SAN JOSE, Calif. — The loss of up to 200 jobs at Space Exploration Technologies Corp. is due to firing of “low performer” employees as part of its annual review process, and not layoffs, the company’s president said July 26.

“We did our annual performance review, there were some low performers, and we terminated them,” SpaceX President Gwynne Shotwell said after an appearance on a panel at the NewSpace 2014 conference in San Jose, California. She said she didn’t know how many employees were fired, but noted that in past performance reviews the figure was around 3 percent of the company’s workforce.

“There was an annual review cycle completed recently, along with some rebalancing of resources,” a company spokesman said in a July 25 statement. “Our resulting headcount reduction was less than 5%.”

According to the SpaceX website, the company has more than 3,000 employees, and in presentations in recent months company officials said SpaceX had close to 4,000 employees. That would put the total number of employees terminated as high as about 200.

■ **Dataset entries**:
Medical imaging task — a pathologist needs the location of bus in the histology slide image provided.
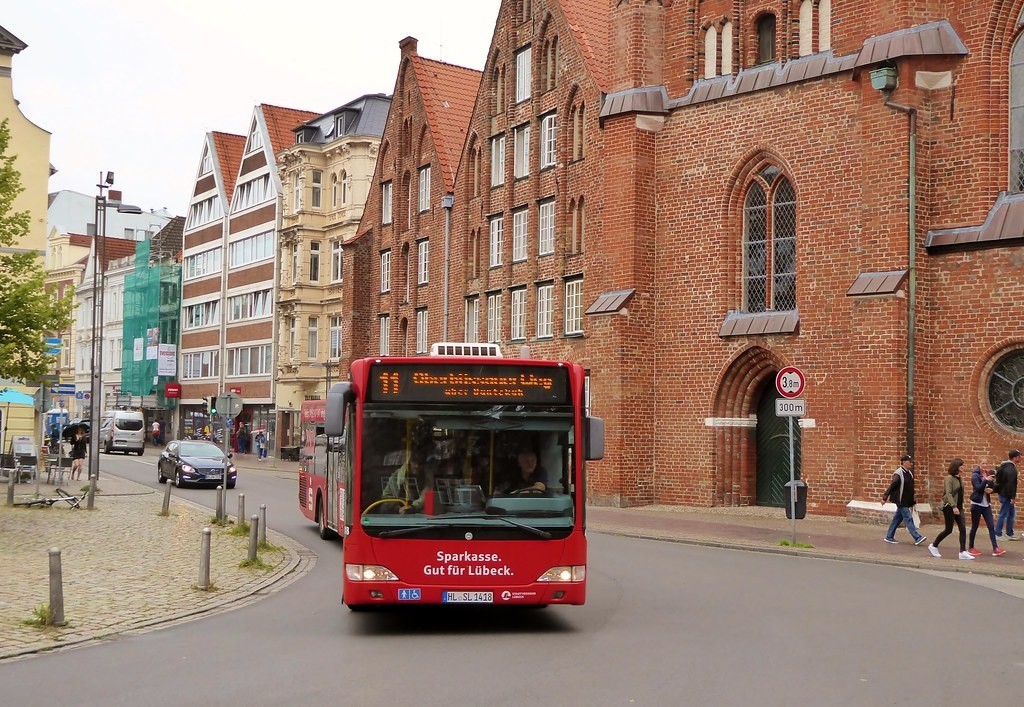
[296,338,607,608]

...

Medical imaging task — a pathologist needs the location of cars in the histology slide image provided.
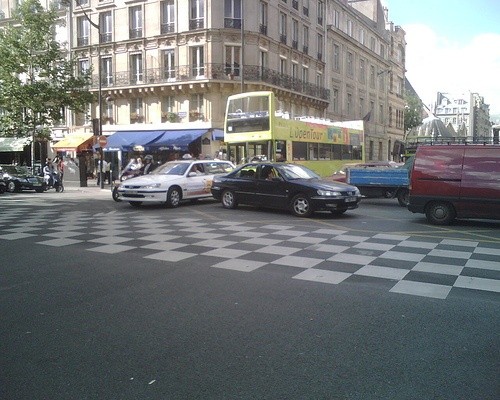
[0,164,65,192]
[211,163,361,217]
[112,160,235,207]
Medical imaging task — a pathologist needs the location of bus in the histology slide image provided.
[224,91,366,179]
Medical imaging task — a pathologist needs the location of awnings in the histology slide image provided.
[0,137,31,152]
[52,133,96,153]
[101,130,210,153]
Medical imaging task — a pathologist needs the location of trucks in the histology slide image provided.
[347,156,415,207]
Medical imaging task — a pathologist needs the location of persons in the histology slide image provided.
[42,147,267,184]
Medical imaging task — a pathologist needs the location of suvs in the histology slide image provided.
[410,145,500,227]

■ **What you have to do**:
Write the next part of the SpaceX job cuts article, starting after its last sentence. You won't need the records for this.

■ **Result**:
A lack of legal filings would support SpaceX’s assertion that the firings were not layoffs. In California, where Worker Adjustment and Retraining Notification (WARN) notices must be issued 60 days in advance of any layoffs of 50 or more employees, the company had not filed such a notice through July 14, according to the state of California’s Economic Development Department website. In Texas, where SpaceX has test facilities, the company had also not filed a WARN notice with the Texas Workforce Commission as of July 23, according to its website. Companies are not required to file WARN notices when they terminate employees for cause.

SpaceX said it “expects to see net positive employee growth in 2014 of approximately 20 percent” despite the recent terminations. As of July 29, the company had more than 350 open positions listed on its website.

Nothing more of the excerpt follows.